3 Particularly in view of Justice O’Connor’s concurrence, which emphasized the prison’s programmatic interests in conducting suspicionless searches, see Hudson, 468 U. S., at 538, Hudson is probably best understood as a “special needs” case—not as standing for the blanket proposition that prisoners have no Fourth Amendment rights.
4 Likewise, the State’s argument that a California parolee “consents” to the suspicionless search condition is sophistry. Whether or not a prisoner can choose to remain in prison rather than be released on parole, cf. ante, at 8, n. 3, he has no “choice” concerning the search condition; he may either remain in prison, where he will be subjected to suspicionless searches, or he may exit prison and still be subject to suspicionless searches. Accordingly, “to speak of consent in this context is to resort to a manifest fiction, for the [parolee] who purportedly waives his rights by accepting such a condition has little genuine option to refuse.” 5 W. LaFave, Search and Seizure: A Treatise on the Fourth Amendment §10.10(b), pp. 440–441 (4th ed. 2004).
5 This is a vestige of the long-discredited “act of grace” theory of parole. Compare Escoe v.
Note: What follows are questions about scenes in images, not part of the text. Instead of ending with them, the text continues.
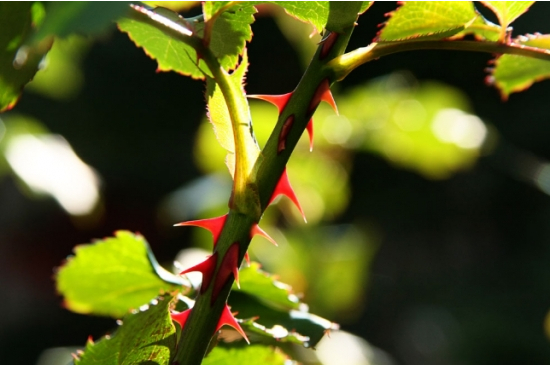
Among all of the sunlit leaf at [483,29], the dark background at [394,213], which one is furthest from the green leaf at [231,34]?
the dark background at [394,213]

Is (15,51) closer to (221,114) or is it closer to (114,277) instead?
(221,114)

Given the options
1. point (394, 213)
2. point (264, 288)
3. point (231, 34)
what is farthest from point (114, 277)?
point (394, 213)

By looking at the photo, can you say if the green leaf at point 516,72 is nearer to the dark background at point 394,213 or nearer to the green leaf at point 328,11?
the green leaf at point 328,11

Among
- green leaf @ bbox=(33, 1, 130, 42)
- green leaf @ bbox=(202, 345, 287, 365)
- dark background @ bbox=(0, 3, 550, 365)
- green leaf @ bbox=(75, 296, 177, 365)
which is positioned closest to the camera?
green leaf @ bbox=(33, 1, 130, 42)

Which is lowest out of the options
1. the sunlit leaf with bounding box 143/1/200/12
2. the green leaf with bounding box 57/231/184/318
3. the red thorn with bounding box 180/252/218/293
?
→ the green leaf with bounding box 57/231/184/318

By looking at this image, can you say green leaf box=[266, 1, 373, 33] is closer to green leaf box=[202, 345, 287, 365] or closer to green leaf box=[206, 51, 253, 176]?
green leaf box=[206, 51, 253, 176]

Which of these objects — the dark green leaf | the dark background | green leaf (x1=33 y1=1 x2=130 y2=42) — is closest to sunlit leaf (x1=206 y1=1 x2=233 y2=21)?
the dark green leaf
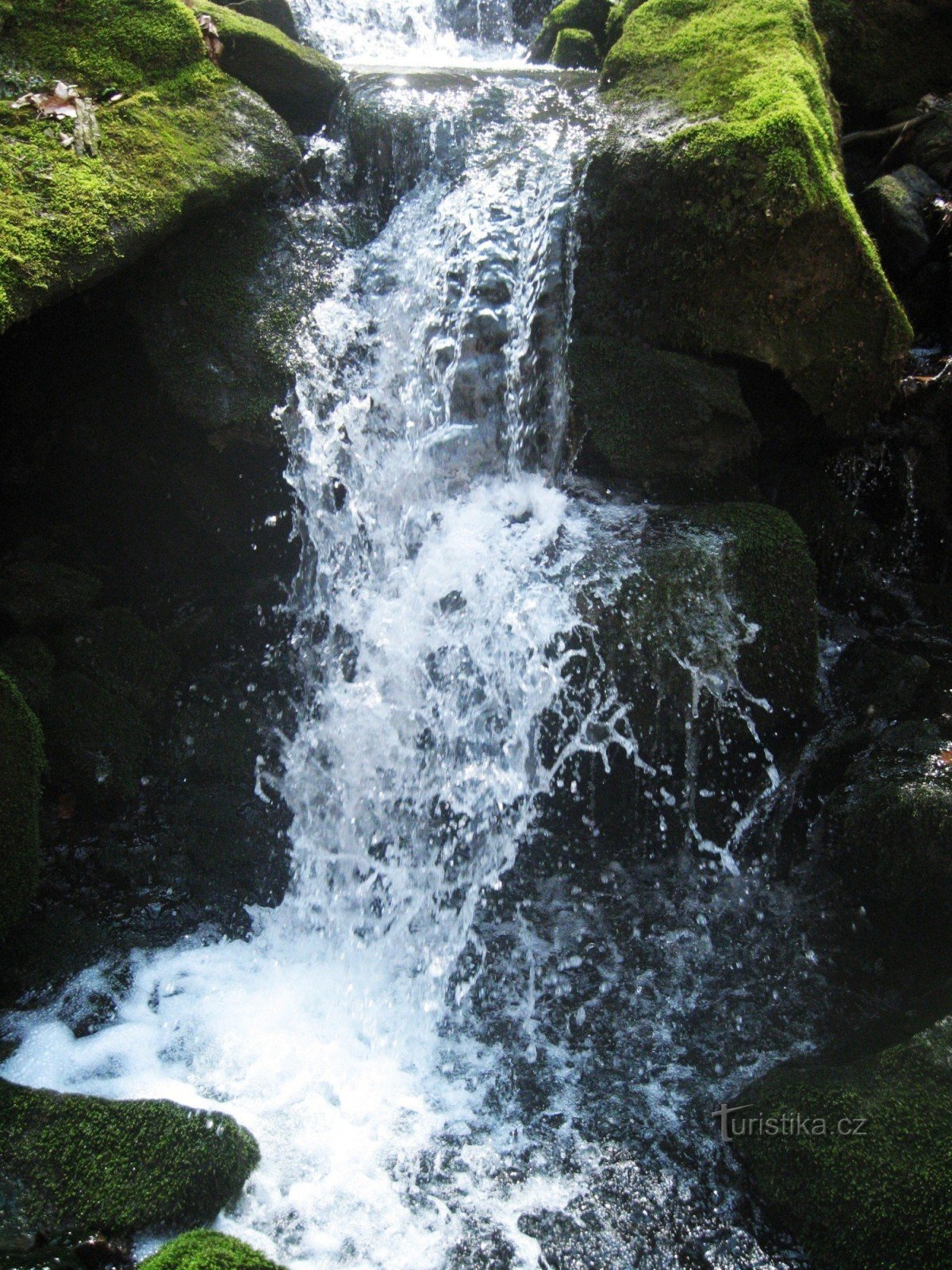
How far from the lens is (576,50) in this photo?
26.8ft

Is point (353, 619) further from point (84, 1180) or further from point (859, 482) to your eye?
point (859, 482)

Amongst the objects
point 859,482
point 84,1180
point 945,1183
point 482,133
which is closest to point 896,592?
point 859,482

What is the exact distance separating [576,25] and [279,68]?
12.3 feet

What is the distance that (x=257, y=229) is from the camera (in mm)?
5762

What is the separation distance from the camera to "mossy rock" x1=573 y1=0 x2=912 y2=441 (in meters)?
4.82

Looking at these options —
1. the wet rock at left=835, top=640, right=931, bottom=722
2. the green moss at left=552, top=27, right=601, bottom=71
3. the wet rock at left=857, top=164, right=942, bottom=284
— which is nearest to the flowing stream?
the wet rock at left=835, top=640, right=931, bottom=722

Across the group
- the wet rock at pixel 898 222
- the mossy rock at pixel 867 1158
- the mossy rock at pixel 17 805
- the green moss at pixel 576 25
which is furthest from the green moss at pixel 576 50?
the mossy rock at pixel 867 1158

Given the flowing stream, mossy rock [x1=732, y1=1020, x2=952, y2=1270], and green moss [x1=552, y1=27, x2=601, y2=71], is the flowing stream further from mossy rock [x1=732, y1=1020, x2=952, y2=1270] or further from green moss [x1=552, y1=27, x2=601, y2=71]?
green moss [x1=552, y1=27, x2=601, y2=71]

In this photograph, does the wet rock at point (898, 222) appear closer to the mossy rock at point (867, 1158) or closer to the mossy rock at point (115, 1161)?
the mossy rock at point (867, 1158)

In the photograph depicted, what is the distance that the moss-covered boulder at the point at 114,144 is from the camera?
4117 millimetres

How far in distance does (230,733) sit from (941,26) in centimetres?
799

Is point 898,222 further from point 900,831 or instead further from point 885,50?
point 900,831

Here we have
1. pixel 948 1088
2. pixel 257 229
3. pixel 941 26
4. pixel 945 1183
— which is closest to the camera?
pixel 945 1183

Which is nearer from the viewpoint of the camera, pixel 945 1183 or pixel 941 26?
pixel 945 1183
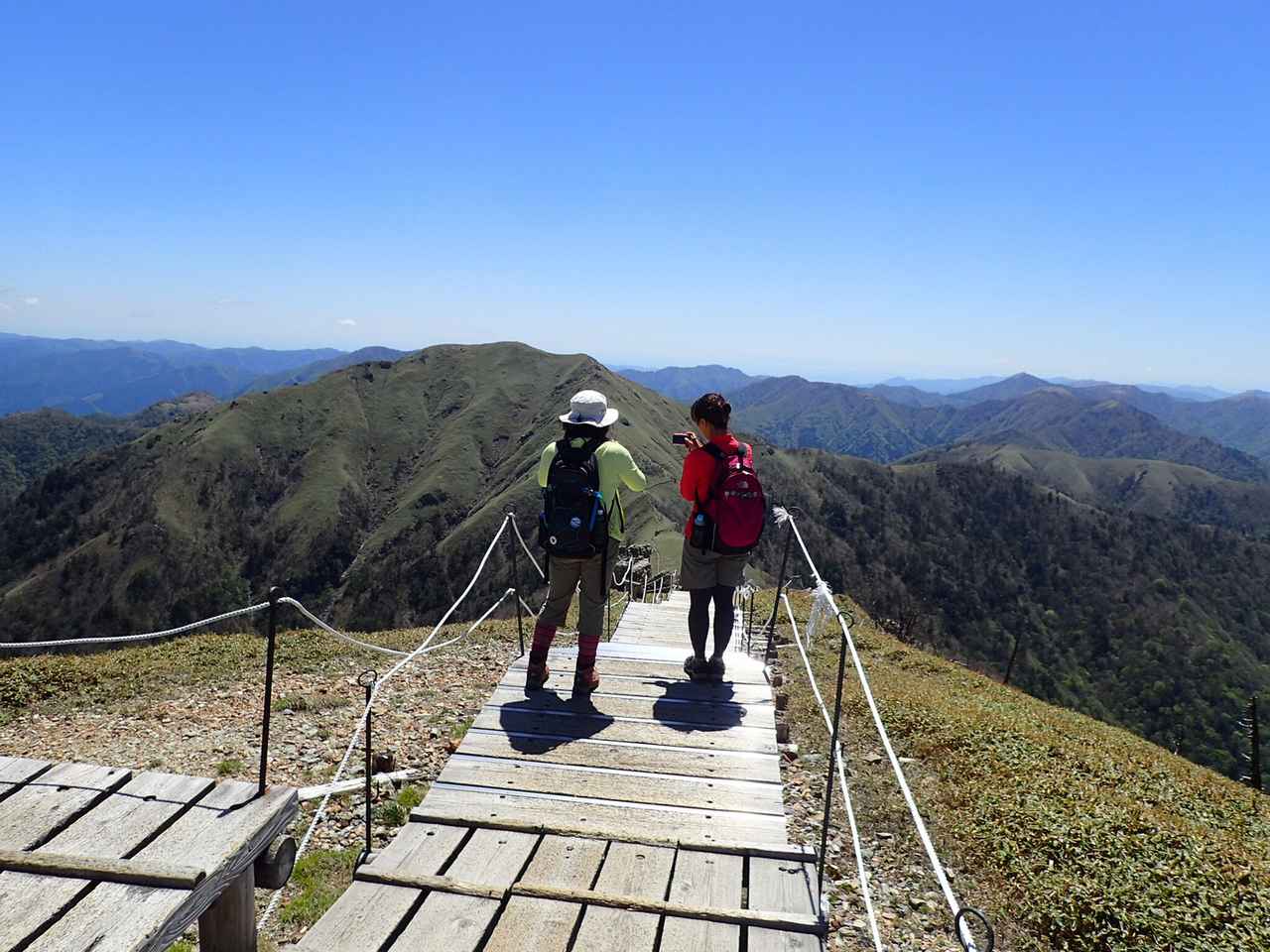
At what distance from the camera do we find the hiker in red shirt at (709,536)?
24.2ft

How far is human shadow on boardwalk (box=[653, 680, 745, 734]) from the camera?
270 inches

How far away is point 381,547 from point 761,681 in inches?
5414

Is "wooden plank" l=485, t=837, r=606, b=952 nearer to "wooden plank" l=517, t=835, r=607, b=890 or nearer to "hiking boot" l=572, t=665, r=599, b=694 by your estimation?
"wooden plank" l=517, t=835, r=607, b=890

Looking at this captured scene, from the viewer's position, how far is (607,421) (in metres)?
7.13

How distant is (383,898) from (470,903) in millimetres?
499

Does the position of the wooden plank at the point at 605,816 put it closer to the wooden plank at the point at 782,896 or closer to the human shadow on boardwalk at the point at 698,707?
the wooden plank at the point at 782,896

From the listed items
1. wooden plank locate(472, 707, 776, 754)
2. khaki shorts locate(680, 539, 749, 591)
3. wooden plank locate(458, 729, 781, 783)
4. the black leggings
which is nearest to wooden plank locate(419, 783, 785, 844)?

Zerbst, 295 U. S. 490, 492–493 (1935) (“Probation or suspension of sentence comes as an act of grace to one convicted of a crime, and may be coupled with such conditions in respect of its duration as Congress may impose”), with Gagnon v. Scarpelli, 411 U. S. 778, 782, n. 4 (1973) (“a probationer can no longer be denied due process, in reliance on the dictum in Escoe v. Zerbst, that probation is an ‘act of grace’ ” (citation omitted)). See also Morrissey, 408 U. S., at 482.
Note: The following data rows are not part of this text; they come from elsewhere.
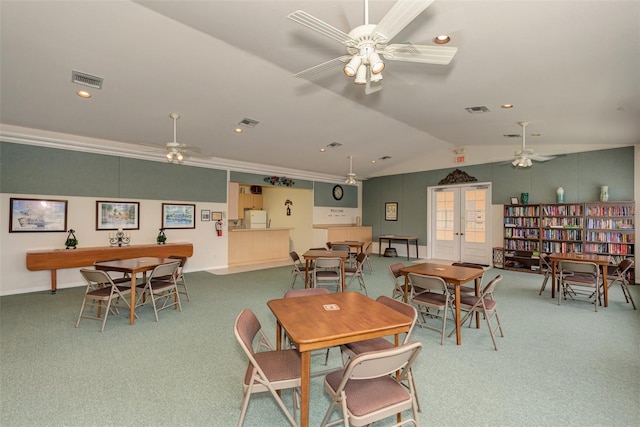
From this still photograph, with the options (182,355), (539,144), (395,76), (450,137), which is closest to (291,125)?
(395,76)

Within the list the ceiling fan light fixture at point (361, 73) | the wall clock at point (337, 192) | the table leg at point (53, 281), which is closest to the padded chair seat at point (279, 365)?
the ceiling fan light fixture at point (361, 73)

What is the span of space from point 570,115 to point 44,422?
22.8 feet

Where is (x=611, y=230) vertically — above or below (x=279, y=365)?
above

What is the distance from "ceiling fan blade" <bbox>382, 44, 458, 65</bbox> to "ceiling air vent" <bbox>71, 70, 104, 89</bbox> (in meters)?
3.89

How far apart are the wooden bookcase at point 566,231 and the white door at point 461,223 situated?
2.15ft

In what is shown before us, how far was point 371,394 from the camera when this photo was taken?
174cm

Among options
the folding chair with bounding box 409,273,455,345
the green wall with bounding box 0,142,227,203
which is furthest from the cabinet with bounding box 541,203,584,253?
the green wall with bounding box 0,142,227,203

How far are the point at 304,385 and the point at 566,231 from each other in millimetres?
7807

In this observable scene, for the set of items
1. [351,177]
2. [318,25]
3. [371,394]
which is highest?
[318,25]

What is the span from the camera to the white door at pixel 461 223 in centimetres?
850

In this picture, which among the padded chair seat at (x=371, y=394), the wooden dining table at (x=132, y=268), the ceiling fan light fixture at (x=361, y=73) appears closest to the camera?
the padded chair seat at (x=371, y=394)

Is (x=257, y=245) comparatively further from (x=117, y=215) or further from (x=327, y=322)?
(x=327, y=322)

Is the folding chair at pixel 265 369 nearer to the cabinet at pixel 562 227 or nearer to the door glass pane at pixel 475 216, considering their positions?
the cabinet at pixel 562 227

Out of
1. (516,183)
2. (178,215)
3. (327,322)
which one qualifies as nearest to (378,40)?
(327,322)
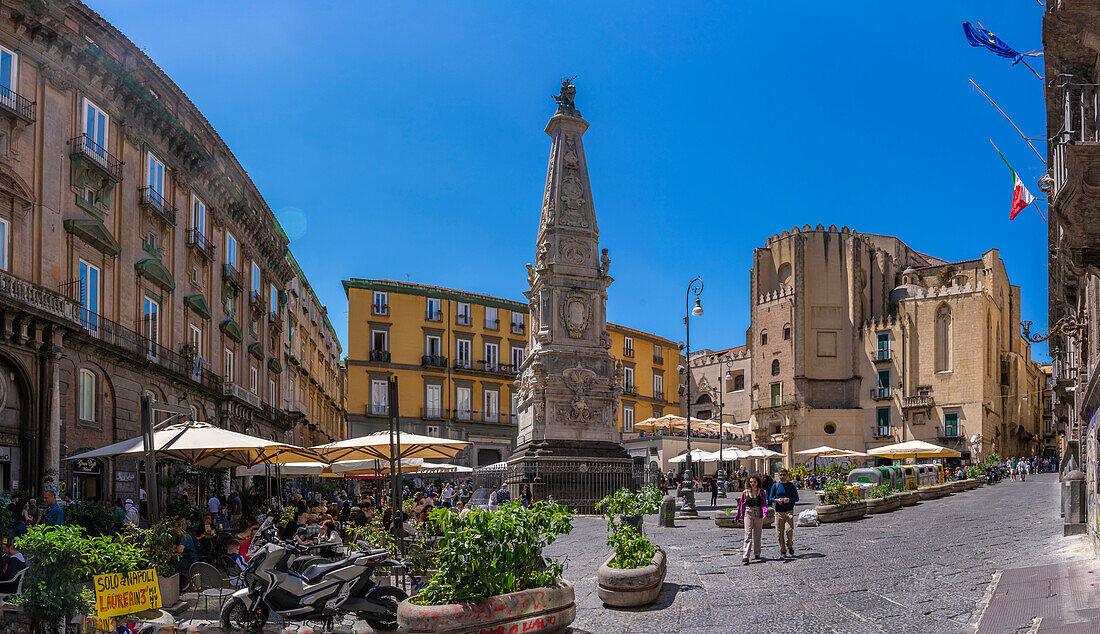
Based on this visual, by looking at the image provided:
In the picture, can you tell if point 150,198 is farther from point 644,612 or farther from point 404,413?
point 404,413

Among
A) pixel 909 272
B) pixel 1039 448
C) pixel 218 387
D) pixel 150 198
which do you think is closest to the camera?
pixel 150 198

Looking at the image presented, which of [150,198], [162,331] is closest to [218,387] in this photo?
[162,331]

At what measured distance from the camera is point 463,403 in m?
60.1

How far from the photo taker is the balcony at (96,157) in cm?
2134

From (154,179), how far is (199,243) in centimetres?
413

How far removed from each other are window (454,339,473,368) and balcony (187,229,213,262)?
3008 centimetres

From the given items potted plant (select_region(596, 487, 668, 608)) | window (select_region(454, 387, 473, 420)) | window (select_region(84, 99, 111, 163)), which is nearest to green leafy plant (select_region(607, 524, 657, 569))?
potted plant (select_region(596, 487, 668, 608))

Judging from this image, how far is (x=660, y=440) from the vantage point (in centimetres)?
5578

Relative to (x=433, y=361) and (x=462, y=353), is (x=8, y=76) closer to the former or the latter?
(x=433, y=361)

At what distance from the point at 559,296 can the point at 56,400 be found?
14.3 metres

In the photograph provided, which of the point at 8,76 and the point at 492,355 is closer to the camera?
the point at 8,76

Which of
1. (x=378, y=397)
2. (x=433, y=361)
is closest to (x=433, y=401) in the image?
(x=433, y=361)

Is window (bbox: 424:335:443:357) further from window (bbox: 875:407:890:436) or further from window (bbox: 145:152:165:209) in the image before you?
window (bbox: 145:152:165:209)

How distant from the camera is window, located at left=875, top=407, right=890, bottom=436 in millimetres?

6 The Court devotes a good portion of its analysis to the recidivism rates among parolees in California. See ante, at 8–9. One might question whether those statistics, which postdate the California Supreme Court’s decision to allow the purportedly recidivism-reducing suspicionless searches at issue here, actually demonstrate that the State’s interest is being served by the searches. Cf. Reply Brief for Petitioner 10, and n. 10. Of course, one cannot deny that the interest itself is valid. That said, though, it has never been held sufficient to justify suspicionless searches. If high crime rates were grounds enough for disposing of Fourth Amendment protections, the Amendment long ago would have become a dead letter.
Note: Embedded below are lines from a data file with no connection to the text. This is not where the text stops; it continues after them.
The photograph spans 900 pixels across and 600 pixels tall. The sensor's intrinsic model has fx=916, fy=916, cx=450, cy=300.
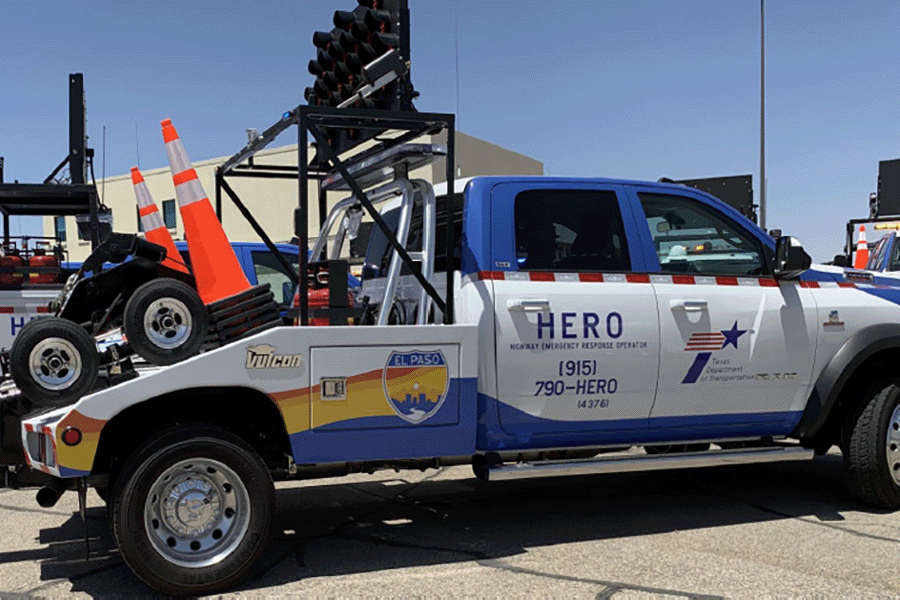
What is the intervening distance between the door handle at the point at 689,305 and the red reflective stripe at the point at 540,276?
30.9 inches

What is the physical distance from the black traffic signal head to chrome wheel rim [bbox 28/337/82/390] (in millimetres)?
2097

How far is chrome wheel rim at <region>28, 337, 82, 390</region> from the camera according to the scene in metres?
4.52

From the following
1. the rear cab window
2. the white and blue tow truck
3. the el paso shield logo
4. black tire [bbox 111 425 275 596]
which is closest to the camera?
black tire [bbox 111 425 275 596]

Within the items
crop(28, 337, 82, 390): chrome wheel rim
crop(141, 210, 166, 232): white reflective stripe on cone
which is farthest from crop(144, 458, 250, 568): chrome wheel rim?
crop(141, 210, 166, 232): white reflective stripe on cone

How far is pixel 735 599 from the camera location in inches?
175

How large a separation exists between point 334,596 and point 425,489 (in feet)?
8.64

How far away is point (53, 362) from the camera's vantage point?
4551 millimetres

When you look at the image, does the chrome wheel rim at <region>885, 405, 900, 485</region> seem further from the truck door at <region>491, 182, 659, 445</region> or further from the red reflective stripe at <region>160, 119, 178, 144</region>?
the red reflective stripe at <region>160, 119, 178, 144</region>

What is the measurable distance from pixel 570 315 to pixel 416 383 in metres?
1.02

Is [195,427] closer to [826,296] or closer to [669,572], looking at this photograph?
[669,572]

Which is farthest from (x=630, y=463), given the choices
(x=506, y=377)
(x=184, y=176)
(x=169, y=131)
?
(x=169, y=131)

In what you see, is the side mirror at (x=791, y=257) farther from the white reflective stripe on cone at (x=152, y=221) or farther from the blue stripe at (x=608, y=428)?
the white reflective stripe on cone at (x=152, y=221)

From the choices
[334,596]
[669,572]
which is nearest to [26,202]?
[334,596]

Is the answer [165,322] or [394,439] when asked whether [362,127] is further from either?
[394,439]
7 As the Court observes, see ante, at 12, n. 5, under California law “an officer is entitled to conduct suspicionless searches only of persons known by him to be parolees.” Brief for United States as Amicus Curiae 20 (citing People v. Sanders, 31 Cal. 4th 318, 331–332, 73 P. 3d 496, 505 (2003)). It would necessarily be arbitrary, capricious, and harassing to conduct a suspicionless search of someone without knowledge of the status that renders that person, in the State’s judgment, susceptible to such an invasion.